WEIRTON – City Council met in business on Wednesday evening, focusing on issues surrounding Weirton’s community development block grant awards.
The Board reviewed and distributed funds for the CDBG fiscal year 2022-2023 budget, as well as discussed two substantive amendments, reprogramming funds from two previous fiscal years.
“We’re kind of under the gun a bit,” Planning and Development Director Mark Miller said funding applications were submitted in February but the planning department, which oversees the CDBG program for the city, was vacant until he came on board. in April.

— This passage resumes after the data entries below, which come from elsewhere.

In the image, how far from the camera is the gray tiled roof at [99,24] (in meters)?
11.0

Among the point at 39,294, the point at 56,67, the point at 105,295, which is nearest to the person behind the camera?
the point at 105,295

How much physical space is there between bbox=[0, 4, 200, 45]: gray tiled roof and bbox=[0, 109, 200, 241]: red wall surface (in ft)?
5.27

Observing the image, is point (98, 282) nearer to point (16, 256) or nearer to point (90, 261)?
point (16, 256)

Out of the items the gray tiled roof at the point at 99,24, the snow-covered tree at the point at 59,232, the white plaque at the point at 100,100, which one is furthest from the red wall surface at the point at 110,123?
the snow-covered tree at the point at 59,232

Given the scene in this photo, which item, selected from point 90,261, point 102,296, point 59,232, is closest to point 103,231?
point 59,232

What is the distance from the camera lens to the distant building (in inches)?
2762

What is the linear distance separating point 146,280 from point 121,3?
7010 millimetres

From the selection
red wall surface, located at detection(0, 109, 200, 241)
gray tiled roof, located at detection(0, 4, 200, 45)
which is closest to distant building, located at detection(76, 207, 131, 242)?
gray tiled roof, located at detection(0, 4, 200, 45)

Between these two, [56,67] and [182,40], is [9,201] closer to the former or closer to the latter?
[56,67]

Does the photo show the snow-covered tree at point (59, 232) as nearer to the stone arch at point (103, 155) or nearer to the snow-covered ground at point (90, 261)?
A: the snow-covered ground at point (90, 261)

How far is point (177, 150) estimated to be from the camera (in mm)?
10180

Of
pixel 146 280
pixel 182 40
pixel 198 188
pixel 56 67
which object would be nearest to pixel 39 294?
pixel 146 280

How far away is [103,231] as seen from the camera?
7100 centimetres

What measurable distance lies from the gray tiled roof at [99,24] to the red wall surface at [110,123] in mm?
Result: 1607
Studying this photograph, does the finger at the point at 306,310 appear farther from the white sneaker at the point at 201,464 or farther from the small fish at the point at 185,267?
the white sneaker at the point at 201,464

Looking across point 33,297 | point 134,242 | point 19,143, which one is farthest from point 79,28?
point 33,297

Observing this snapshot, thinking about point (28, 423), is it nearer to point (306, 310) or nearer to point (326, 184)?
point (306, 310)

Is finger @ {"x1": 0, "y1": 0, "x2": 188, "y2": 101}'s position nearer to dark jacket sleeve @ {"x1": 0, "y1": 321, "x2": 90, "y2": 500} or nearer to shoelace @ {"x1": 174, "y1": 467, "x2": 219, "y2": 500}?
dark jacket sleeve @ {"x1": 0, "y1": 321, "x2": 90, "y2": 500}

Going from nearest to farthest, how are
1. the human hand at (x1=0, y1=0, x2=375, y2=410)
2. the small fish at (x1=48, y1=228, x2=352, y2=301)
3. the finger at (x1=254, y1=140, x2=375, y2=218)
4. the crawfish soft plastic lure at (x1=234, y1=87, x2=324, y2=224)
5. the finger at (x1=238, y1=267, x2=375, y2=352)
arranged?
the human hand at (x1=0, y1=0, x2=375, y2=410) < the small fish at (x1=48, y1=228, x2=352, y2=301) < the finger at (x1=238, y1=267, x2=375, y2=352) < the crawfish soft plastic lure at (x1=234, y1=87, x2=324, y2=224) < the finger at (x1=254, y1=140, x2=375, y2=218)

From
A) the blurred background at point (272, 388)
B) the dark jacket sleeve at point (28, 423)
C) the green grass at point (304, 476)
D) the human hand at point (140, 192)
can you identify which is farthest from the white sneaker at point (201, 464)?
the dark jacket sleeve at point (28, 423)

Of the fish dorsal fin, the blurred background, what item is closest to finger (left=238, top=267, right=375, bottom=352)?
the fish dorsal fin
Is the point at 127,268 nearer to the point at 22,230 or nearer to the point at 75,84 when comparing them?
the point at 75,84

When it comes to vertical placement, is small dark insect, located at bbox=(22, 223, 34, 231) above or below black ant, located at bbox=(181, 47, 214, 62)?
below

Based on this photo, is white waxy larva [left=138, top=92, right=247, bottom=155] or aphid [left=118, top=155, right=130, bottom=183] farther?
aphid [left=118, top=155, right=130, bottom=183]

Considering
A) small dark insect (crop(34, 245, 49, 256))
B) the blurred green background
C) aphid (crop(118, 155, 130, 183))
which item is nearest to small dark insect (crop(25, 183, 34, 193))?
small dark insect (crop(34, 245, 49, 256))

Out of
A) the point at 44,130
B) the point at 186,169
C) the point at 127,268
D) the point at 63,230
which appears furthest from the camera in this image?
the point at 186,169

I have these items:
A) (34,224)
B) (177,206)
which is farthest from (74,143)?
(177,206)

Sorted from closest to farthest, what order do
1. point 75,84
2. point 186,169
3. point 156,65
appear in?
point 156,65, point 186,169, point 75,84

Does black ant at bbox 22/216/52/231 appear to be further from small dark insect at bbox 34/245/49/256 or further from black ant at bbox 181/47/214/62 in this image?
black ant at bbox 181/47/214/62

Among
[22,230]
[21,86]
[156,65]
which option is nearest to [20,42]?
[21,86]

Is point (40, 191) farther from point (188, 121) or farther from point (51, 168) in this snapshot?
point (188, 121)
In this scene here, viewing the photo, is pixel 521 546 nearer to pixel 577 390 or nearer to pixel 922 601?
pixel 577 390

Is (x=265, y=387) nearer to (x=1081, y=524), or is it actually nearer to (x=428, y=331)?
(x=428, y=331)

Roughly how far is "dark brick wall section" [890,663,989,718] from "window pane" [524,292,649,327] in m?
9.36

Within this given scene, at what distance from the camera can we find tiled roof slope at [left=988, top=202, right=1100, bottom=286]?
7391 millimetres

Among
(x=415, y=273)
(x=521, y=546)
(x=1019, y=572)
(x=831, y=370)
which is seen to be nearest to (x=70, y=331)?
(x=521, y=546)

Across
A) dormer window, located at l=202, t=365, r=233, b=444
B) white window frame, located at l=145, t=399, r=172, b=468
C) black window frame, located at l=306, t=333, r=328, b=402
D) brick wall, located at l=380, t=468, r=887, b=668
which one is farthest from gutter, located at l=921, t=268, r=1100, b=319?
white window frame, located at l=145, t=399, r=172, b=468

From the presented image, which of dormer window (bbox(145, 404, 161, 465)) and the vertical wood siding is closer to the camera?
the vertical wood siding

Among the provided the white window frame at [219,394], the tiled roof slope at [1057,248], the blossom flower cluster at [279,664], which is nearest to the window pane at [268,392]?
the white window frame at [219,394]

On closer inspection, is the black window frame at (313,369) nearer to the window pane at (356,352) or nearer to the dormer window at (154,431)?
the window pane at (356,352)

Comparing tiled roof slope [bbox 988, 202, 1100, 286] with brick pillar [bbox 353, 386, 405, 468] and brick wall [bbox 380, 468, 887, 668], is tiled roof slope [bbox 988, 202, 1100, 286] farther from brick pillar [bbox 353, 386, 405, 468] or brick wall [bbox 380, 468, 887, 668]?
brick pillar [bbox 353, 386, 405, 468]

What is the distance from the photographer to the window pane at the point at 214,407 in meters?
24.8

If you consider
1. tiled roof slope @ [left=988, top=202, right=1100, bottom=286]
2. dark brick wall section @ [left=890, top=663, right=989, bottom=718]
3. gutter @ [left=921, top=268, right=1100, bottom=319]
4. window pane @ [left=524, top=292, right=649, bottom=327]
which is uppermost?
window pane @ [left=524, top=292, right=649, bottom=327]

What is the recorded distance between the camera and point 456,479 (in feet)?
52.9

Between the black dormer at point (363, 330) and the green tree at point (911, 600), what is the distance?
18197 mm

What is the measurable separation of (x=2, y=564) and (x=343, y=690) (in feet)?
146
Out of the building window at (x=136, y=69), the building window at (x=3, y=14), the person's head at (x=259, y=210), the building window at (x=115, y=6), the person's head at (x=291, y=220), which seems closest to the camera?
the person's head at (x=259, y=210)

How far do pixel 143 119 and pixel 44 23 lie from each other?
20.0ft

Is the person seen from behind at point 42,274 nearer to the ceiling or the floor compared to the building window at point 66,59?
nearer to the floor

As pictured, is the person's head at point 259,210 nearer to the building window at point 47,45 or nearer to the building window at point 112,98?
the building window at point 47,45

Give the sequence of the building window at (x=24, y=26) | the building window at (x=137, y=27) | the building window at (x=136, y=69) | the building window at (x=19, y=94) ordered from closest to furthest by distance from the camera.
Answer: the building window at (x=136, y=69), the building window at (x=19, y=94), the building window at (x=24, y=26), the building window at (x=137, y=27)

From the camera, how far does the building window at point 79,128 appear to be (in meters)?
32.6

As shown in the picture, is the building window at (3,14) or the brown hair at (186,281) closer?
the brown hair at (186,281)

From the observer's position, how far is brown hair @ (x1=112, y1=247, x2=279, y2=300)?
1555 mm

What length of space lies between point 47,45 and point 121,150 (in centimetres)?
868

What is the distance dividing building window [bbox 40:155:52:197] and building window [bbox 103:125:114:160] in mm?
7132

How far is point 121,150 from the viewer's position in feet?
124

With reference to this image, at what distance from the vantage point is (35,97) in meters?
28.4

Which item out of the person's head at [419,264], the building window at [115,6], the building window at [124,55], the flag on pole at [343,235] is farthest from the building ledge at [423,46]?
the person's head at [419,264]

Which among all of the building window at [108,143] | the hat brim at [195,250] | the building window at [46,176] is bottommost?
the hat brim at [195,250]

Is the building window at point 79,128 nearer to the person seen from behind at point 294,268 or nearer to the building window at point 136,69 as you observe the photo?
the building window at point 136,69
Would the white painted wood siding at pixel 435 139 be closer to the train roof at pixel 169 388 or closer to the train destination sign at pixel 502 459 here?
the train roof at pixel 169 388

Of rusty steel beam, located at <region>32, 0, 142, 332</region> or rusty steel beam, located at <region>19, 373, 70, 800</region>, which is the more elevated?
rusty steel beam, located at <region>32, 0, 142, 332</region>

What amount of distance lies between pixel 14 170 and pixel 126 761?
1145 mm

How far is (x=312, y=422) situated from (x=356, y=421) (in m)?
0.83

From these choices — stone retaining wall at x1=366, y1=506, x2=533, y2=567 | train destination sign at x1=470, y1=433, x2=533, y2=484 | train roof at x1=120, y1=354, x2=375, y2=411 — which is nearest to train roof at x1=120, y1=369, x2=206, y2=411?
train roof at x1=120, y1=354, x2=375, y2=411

As part of allocations discussed Wednesday night for the 2022-23 fiscal budget, the council offered to provide $60,000 for program administration and $2,000 for a fair housing program.
The council also split $60,814 among certain social services requests, with officials noting that the city is limited to 15% of the total budget for those programs.
Ward 7 Councilman Terry Weigel recommended reviewing municipal programs first before providing funds to outside agencies.
“I look at what we do for city services” he said.
It was recommended that the police department receive $35,000 for its foot patrol program, including $10,000 to the Parks Board to provide free passes to eligible residents for the Millsop Community Center and $2,000 for sports leagues provided by Parks and Recreation.
Christopher Fletcher of Urban Design Ventures, who for several years consulted for the city on the CDBG program, warned the council that the US Department of Housing and Urban Development has turned down proposals for community policing programs in most cities, so the foot patrol program may not be guaranteed.
It is proposed that the Weirton Christian Center receive $7,000, with the remaining funds for social services going to A Child’s Place CASA.
Council has proposed to allocate $232,618.05 to paving eligible CDBG streets next spring and $50,000 towards a potential park development or improvement project.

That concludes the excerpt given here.